Exercise description:
The complete set of records should be given again verbatim.
Task inputs section start
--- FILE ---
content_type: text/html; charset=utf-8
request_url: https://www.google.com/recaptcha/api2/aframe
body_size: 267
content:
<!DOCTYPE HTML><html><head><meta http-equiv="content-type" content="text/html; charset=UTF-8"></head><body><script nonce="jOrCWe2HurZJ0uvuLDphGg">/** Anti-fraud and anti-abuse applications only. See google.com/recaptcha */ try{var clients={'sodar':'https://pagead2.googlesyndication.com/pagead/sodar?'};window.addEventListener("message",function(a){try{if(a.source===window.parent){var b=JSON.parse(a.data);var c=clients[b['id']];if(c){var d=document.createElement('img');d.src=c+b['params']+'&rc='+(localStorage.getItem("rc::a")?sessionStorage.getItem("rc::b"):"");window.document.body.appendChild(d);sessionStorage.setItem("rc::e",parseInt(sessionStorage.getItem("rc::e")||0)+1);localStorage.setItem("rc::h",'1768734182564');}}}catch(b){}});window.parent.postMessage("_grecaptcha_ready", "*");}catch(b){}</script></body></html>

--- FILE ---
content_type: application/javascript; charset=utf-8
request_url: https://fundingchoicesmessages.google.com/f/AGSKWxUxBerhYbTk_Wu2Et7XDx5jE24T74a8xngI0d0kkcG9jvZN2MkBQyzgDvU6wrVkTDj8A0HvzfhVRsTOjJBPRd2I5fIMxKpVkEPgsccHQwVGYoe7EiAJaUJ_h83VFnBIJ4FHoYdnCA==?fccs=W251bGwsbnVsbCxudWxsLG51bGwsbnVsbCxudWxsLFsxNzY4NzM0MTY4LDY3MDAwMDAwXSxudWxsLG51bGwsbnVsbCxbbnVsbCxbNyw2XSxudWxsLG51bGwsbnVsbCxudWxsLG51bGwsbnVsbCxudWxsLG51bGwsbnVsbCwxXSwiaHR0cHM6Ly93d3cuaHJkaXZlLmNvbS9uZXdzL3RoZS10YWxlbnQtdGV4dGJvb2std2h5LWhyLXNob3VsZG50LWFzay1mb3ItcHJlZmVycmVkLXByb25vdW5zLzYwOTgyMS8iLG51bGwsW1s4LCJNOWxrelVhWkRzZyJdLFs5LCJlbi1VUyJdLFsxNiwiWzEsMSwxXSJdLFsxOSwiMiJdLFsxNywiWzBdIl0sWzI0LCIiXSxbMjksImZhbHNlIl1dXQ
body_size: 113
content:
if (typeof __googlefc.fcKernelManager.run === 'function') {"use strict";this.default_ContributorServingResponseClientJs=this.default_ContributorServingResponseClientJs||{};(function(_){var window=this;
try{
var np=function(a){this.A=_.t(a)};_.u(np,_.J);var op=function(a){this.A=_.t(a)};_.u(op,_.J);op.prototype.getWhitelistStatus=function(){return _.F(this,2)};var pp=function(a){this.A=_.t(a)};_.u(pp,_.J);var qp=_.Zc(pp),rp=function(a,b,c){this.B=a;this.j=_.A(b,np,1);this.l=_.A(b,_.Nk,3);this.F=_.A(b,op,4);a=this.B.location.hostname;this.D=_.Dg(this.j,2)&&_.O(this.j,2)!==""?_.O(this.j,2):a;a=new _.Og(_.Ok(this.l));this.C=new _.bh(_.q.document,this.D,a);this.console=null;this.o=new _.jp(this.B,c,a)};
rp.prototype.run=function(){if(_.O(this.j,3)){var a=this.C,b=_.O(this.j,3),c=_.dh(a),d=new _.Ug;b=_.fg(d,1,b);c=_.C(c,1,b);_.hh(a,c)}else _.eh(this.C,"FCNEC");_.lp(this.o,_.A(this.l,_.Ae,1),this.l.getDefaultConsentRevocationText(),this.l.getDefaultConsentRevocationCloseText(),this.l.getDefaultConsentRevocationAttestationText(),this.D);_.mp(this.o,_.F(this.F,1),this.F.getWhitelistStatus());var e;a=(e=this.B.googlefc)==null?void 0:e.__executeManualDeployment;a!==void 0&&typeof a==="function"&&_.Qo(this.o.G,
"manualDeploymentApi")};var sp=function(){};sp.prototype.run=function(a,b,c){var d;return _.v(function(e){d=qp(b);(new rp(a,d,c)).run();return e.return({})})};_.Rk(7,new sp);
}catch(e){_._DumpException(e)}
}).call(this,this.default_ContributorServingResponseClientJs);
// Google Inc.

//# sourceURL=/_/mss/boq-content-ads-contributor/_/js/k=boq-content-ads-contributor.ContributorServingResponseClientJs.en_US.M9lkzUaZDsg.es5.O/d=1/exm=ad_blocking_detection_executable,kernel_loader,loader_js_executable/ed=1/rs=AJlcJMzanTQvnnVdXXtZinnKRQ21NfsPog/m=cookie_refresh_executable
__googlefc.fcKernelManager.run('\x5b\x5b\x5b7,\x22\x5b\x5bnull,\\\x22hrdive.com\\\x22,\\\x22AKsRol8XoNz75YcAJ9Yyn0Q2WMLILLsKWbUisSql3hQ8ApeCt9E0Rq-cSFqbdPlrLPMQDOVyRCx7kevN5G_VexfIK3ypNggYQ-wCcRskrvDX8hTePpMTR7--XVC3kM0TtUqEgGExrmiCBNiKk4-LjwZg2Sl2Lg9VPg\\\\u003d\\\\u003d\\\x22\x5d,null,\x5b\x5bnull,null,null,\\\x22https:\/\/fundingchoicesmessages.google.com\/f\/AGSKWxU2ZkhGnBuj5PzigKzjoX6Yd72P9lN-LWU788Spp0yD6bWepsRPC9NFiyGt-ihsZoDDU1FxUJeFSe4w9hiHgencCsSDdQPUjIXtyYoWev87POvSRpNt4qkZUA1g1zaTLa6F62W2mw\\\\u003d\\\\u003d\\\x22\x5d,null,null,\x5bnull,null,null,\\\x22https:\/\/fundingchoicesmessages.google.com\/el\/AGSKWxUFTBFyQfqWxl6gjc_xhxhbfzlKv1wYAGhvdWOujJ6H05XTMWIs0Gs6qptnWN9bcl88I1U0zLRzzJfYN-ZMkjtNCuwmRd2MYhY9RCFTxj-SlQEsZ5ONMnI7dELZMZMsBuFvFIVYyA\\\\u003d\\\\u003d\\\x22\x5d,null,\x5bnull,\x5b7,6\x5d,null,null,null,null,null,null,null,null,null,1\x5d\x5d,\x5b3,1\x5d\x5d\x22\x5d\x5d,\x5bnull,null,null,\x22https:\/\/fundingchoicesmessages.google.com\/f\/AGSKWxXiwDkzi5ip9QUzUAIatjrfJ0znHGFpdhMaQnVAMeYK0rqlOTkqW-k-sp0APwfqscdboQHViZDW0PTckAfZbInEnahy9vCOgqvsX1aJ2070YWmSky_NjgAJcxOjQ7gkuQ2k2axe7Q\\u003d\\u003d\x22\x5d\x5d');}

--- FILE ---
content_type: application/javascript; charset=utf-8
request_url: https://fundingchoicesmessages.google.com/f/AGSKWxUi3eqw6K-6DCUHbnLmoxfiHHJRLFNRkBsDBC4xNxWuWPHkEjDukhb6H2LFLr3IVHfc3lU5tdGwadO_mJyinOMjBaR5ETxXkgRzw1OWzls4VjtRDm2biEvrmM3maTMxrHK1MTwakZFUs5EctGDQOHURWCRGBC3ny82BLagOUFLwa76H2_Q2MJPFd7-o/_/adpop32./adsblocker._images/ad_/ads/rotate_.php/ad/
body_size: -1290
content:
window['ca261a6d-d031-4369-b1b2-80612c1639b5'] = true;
Task inputs section end
Answer space:
--- FILE ---
content_type: text/html; charset=utf-8
request_url: https://www.google.com/recaptcha/api2/aframe
body_size: 267
content:
<!DOCTYPE HTML><html><head><meta http-equiv="content-type" content="text/html; charset=UTF-8"></head><body><script nonce="jOrCWe2HurZJ0uvuLDphGg">/** Anti-fraud and anti-abuse applications only. See google.com/recaptcha */ try{var clients={'sodar':'https://pagead2.googlesyndication.com/pagead/sodar?'};window.addEventListener("message",function(a){try{if(a.source===window.parent){var b=JSON.parse(a.data);var c=clients[b['id']];if(c){var d=document.createElement('img');d.src=c+b['params']+'&rc='+(localStorage.getItem("rc::a")?sessionStorage.getItem("rc::b"):"");window.document.body.appendChild(d);sessionStorage.setItem("rc::e",parseInt(sessionStorage.getItem("rc::e")||0)+1);localStorage.setItem("rc::h",'1768734182564');}}}catch(b){}});window.parent.postMessage("_grecaptcha_ready", "*");}catch(b){}</script></body></html>

--- FILE ---
content_type: application/javascript; charset=utf-8
request_url: https://fundingchoicesmessages.google.com/f/AGSKWxUxBerhYbTk_Wu2Et7XDx5jE24T74a8xngI0d0kkcG9jvZN2MkBQyzgDvU6wrVkTDj8A0HvzfhVRsTOjJBPRd2I5fIMxKpVkEPgsccHQwVGYoe7EiAJaUJ_h83VFnBIJ4FHoYdnCA==?fccs=W251bGwsbnVsbCxudWxsLG51bGwsbnVsbCxudWxsLFsxNzY4NzM0MTY4LDY3MDAwMDAwXSxudWxsLG51bGwsbnVsbCxbbnVsbCxbNyw2XSxudWxsLG51bGwsbnVsbCxudWxsLG51bGwsbnVsbCxudWxsLG51bGwsbnVsbCwxXSwiaHR0cHM6Ly93d3cuaHJkaXZlLmNvbS9uZXdzL3RoZS10YWxlbnQtdGV4dGJvb2std2h5LWhyLXNob3VsZG50LWFzay1mb3ItcHJlZmVycmVkLXByb25vdW5zLzYwOTgyMS8iLG51bGwsW1s4LCJNOWxrelVhWkRzZyJdLFs5LCJlbi1VUyJdLFsxNiwiWzEsMSwxXSJdLFsxOSwiMiJdLFsxNywiWzBdIl0sWzI0LCIiXSxbMjksImZhbHNlIl1dXQ
body_size: 113
content:
if (typeof __googlefc.fcKernelManager.run === 'function') {"use strict";this.default_ContributorServingResponseClientJs=this.default_ContributorServingResponseClientJs||{};(function(_){var window=this;
try{
var np=function(a){this.A=_.t(a)};_.u(np,_.J);var op=function(a){this.A=_.t(a)};_.u(op,_.J);op.prototype.getWhitelistStatus=function(){return _.F(this,2)};var pp=function(a){this.A=_.t(a)};_.u(pp,_.J);var qp=_.Zc(pp),rp=function(a,b,c){this.B=a;this.j=_.A(b,np,1);this.l=_.A(b,_.Nk,3);this.F=_.A(b,op,4);a=this.B.location.hostname;this.D=_.Dg(this.j,2)&&_.O(this.j,2)!==""?_.O(this.j,2):a;a=new _.Og(_.Ok(this.l));this.C=new _.bh(_.q.document,this.D,a);this.console=null;this.o=new _.jp(this.B,c,a)};
rp.prototype.run=function(){if(_.O(this.j,3)){var a=this.C,b=_.O(this.j,3),c=_.dh(a),d=new _.Ug;b=_.fg(d,1,b);c=_.C(c,1,b);_.hh(a,c)}else _.eh(this.C,"FCNEC");_.lp(this.o,_.A(this.l,_.Ae,1),this.l.getDefaultConsentRevocationText(),this.l.getDefaultConsentRevocationCloseText(),this.l.getDefaultConsentRevocationAttestationText(),this.D);_.mp(this.o,_.F(this.F,1),this.F.getWhitelistStatus());var e;a=(e=this.B.googlefc)==null?void 0:e.__executeManualDeployment;a!==void 0&&typeof a==="function"&&_.Qo(this.o.G,
"manualDeploymentApi")};var sp=function(){};sp.prototype.run=function(a,b,c){var d;return _.v(function(e){d=qp(b);(new rp(a,d,c)).run();return e.return({})})};_.Rk(7,new sp);
}catch(e){_._DumpException(e)}
}).call(this,this.default_ContributorServingResponseClientJs);
// Google Inc.

//# sourceURL=/_/mss/boq-content-ads-contributor/_/js/k=boq-content-ads-contributor.ContributorServingResponseClientJs.en_US.M9lkzUaZDsg.es5.O/d=1/exm=ad_blocking_detection_executable,kernel_loader,loader_js_executable/ed=1/rs=AJlcJMzanTQvnnVdXXtZinnKRQ21NfsPog/m=cookie_refresh_executable
__googlefc.fcKernelManager.run('\x5b\x5b\x5b7,\x22\x5b\x5bnull,\\\x22hrdive.com\\\x22,\\\x22AKsRol8XoNz75YcAJ9Yyn0Q2WMLILLsKWbUisSql3hQ8ApeCt9E0Rq-cSFqbdPlrLPMQDOVyRCx7kevN5G_VexfIK3ypNggYQ-wCcRskrvDX8hTePpMTR7--XVC3kM0TtUqEgGExrmiCBNiKk4-LjwZg2Sl2Lg9VPg\\\\u003d\\\\u003d\\\x22\x5d,null,\x5b\x5bnull,null,null,\\\x22https:\/\/fundingchoicesmessages.google.com\/f\/AGSKWxU2ZkhGnBuj5PzigKzjoX6Yd72P9lN-LWU788Spp0yD6bWepsRPC9NFiyGt-ihsZoDDU1FxUJeFSe4w9hiHgencCsSDdQPUjIXtyYoWev87POvSRpNt4qkZUA1g1zaTLa6F62W2mw\\\\u003d\\\\u003d\\\x22\x5d,null,null,\x5bnull,null,null,\\\x22https:\/\/fundingchoicesmessages.google.com\/el\/AGSKWxUFTBFyQfqWxl6gjc_xhxhbfzlKv1wYAGhvdWOujJ6H05XTMWIs0Gs6qptnWN9bcl88I1U0zLRzzJfYN-ZMkjtNCuwmRd2MYhY9RCFTxj-SlQEsZ5ONMnI7dELZMZMsBuFvFIVYyA\\\\u003d\\\\u003d\\\x22\x5d,null,\x5bnull,\x5b7,6\x5d,null,null,null,null,null,null,null,null,null,1\x5d\x5d,\x5b3,1\x5d\x5d\x22\x5d\x5d,\x5bnull,null,null,\x22https:\/\/fundingchoicesmessages.google.com\/f\/AGSKWxXiwDkzi5ip9QUzUAIatjrfJ0znHGFpdhMaQnVAMeYK0rqlOTkqW-k-sp0APwfqscdboQHViZDW0PTckAfZbInEnahy9vCOgqvsX1aJ2070YWmSky_NjgAJcxOjQ7gkuQ2k2axe7Q\\u003d\\u003d\x22\x5d\x5d');}

--- FILE ---
content_type: application/javascript; charset=utf-8
request_url: https://fundingchoicesmessages.google.com/f/AGSKWxUi3eqw6K-6DCUHbnLmoxfiHHJRLFNRkBsDBC4xNxWuWPHkEjDukhb6H2LFLr3IVHfc3lU5tdGwadO_mJyinOMjBaR5ETxXkgRzw1OWzls4VjtRDm2biEvrmM3maTMxrHK1MTwakZFUs5EctGDQOHURWCRGBC3ny82BLagOUFLwa76H2_Q2MJPFd7-o/_/adpop32./adsblocker._images/ad_/ads/rotate_.php/ad/
body_size: -1290
content:
window['ca261a6d-d031-4369-b1b2-80612c1639b5'] = true;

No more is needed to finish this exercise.